合着剛攆走了許夫人,侯府就着急尋一位高門女入門,打得真是一手好算盤!柳媒婆心中萬般鄙薄,面兒上卻露出欣喜神色,低聲下氣的問道:“不知老夫人中意什麽樣兒的?”

“什麽樣兒的都不拘,但只有一條。”老夫人瞟了她一眼說道,“得是個門第高貴、家業殷實的。”

這一眼看來,柳媒婆只覺得身上微微發冷,她連忙點頭笑道:“是,是……”

“這妝奁,倒也不甚要緊。”老夫人狀似無意的說道,“可若是少了,也顯不出咱們侯府的尊貴來。先前的那一個進門時統共只帶着幾個箱子,寒酸的緊,平白教人笑話。這次可不同,定要個好的,可不能拿那些個破落戶搪塞于我。”

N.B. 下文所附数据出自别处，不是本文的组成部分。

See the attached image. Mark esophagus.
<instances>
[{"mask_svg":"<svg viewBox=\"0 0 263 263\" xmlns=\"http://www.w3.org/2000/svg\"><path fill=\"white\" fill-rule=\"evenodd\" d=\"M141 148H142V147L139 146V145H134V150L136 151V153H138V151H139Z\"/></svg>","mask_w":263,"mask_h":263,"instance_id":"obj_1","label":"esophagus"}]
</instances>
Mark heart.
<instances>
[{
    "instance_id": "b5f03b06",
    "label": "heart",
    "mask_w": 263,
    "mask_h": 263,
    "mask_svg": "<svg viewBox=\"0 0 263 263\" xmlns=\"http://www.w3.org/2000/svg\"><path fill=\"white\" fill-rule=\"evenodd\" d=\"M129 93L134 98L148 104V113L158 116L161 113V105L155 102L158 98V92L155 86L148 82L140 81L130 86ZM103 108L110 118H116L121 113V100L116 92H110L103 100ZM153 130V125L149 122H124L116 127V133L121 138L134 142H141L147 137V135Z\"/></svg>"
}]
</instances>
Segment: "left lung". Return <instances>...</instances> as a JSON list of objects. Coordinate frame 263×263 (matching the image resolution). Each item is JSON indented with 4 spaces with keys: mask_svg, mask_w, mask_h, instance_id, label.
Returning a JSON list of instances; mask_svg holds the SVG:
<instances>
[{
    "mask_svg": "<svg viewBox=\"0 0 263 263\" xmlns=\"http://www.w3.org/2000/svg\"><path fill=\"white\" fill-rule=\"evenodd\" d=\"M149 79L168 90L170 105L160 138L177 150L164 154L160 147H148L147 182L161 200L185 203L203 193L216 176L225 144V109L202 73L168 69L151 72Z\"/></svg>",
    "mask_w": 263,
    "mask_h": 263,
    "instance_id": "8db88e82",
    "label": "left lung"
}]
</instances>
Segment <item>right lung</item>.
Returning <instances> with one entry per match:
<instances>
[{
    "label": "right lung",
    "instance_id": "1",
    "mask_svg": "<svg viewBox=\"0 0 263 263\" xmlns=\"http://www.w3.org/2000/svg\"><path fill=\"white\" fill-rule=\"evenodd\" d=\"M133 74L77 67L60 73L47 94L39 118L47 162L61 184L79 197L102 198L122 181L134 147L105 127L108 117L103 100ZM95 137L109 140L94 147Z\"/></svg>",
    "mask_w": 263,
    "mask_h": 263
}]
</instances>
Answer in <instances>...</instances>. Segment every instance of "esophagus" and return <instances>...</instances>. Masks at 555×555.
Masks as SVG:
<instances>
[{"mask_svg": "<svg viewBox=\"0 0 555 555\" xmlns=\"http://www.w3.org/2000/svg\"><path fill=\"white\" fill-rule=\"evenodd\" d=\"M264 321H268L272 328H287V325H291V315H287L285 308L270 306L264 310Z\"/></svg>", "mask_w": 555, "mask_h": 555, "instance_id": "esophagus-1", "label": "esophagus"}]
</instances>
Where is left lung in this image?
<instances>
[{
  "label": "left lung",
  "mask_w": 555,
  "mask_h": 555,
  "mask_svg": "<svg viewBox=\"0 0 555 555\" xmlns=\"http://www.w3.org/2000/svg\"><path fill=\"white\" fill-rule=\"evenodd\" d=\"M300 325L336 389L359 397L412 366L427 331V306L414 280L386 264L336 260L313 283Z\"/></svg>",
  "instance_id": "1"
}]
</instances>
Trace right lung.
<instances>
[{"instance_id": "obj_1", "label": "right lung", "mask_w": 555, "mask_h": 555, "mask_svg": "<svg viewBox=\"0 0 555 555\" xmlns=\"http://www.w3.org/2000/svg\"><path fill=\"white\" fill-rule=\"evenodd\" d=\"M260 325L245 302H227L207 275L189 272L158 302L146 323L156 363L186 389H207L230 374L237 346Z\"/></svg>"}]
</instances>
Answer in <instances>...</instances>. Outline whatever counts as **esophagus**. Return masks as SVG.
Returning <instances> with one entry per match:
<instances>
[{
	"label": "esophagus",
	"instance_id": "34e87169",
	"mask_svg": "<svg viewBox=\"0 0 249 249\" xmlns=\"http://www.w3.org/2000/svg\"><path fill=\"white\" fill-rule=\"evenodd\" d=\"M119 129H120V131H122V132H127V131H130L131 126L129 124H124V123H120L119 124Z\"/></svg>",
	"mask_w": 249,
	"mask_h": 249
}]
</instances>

“是,是……”柳媒婆連聲答應着,心想這話中之意,還不就是要個身份過得去、嫁妝豐厚的女子嗎?這老夫人倒也好打算,哼!

“好。”老夫人也不多話,揮揮手說道,“快尋去罷……”

正要退下,想起家中許夫人那般模樣,柳媒婆到底還有些不忿。她略頓了頓,賠笑說道:“老夫人,侯爺出身高貴,長得又好,那些個官家貴女還不是緊着您挑。只是有句話,卻不知當問不當問。”

“哦?”老夫人聞言皺起了眉頭,“你說。”

“這先頭的那一位夫人,聽說是惹怒了老夫人您,這才被休出侯府。”柳媒婆賠笑道,“卻不知這位夫人可曾寫下休書,可有人為證?要知道這停妻再娶可是重罪,小的不過是牽線做媒,要是出了差錯,可擔待不起啊……”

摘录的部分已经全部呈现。